By: Laoconnection.com, February 6, 2024
For Laos, the start of 2024 has seen continued news of high inflation throughout the economy in many sectors and across a variety of products and services.
While the Lao government has the goal of getting inflation to 9% for 2024, it remains in the double digits at the time of this writing. The average inflation in 2023 was 31.2%, according to the Lao Statistics Bureau.
As bad as the inflation rate currently is in Laos, is this the worst inflation the country has seen?
The answer is no. In fact, it's been worse before.
Retrospective
For those who may recall, the Asian Financial Crisis in 1997 saw many Asian economies falter and Laos was no exception during that time. At the time, it relied heavily on Thai imports, its currency devalued against the Thai baht and US dollar, and it had many systemic and structural challenges.
The World Bank reported the ripple effects from that event, stating that the following year in 1998 the inflation rate in Laos skyrocketed to an astonishing 98%. Then in 1999, it increased even further to 125%. Fortunately, that inflation shock was short-lived and things eventually returned to normal.
Fast forward to 2024 and the country has had 2 years of high double digit inflation.
How this affects people
One of the least reported stories, though often discussed amongst the local population, is when hyper-inflation occurs it becomes especially challenging for low income households and the rural poor. Their situations are made worse by wages that increase only marginally.
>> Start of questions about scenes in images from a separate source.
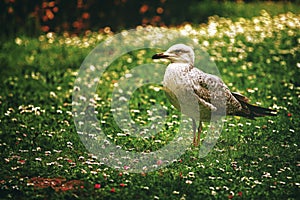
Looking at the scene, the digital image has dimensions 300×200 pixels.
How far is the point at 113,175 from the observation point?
18.9 feet

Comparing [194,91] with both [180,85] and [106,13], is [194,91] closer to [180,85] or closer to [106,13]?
[180,85]

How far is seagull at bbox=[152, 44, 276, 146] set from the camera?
591 centimetres

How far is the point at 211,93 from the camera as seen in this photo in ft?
20.1

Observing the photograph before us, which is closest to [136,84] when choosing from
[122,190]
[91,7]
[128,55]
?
[128,55]

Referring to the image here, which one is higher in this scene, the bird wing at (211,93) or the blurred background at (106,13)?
the blurred background at (106,13)

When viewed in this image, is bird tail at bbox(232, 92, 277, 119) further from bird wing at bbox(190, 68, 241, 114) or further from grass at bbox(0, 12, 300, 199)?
grass at bbox(0, 12, 300, 199)

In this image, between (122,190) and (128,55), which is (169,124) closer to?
(122,190)

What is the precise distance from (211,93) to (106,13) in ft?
26.1

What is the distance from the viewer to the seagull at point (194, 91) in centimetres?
591

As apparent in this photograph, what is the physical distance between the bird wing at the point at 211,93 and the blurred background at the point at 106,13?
7.29m

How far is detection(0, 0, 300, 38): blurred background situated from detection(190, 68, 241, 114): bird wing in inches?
287

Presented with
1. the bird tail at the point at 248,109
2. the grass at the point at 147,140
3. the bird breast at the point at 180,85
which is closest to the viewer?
the grass at the point at 147,140

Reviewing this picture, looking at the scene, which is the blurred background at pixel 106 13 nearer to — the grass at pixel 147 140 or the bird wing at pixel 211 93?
the grass at pixel 147 140

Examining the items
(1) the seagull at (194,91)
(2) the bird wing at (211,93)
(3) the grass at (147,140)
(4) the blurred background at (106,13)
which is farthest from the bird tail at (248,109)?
(4) the blurred background at (106,13)
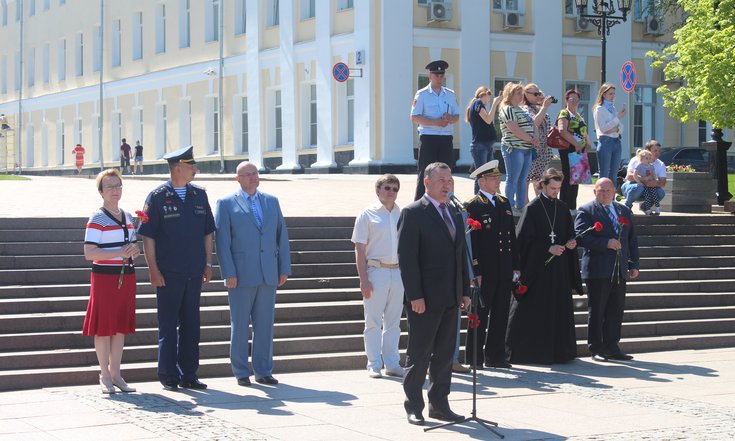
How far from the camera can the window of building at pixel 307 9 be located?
40375mm

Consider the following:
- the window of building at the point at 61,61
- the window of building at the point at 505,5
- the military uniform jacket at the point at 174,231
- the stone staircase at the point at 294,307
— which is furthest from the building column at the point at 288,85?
the military uniform jacket at the point at 174,231

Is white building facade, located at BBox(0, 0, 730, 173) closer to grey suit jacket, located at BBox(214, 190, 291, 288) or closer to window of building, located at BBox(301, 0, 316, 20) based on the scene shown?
window of building, located at BBox(301, 0, 316, 20)

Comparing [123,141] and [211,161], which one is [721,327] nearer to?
[211,161]

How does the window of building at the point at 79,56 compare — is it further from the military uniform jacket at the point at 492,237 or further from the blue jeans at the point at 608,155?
the military uniform jacket at the point at 492,237

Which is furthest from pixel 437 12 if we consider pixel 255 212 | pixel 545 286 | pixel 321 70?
pixel 255 212

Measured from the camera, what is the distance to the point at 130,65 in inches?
2046

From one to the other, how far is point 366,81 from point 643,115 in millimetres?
10155

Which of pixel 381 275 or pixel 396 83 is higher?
pixel 396 83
For example, in 2023, for the month of May inflation was 39% while wage increases were only 5.7%, as reported by the World Bank.
What also compounds the situation is currency devaluation. The kip continues to lose value pushing more people to want Thai baht and US dollars which the Lao government has been attempting to restrict. The World Bank also noted that on average that a 1% fall in the value of the kip increases consumer prices by 0.5%. Inflation will remain high until exchange rates stabilize.With higher inflation, individuals and businesses are forced to cut back on their spending which admittedly is good for reducing inflation. However, it also reduces economic activity in an already low-middle income developing country such as Laos.
We know the Lao economy and the people of Laos will rebound from the current inflation crisis but how well they actually do so remains to be seen.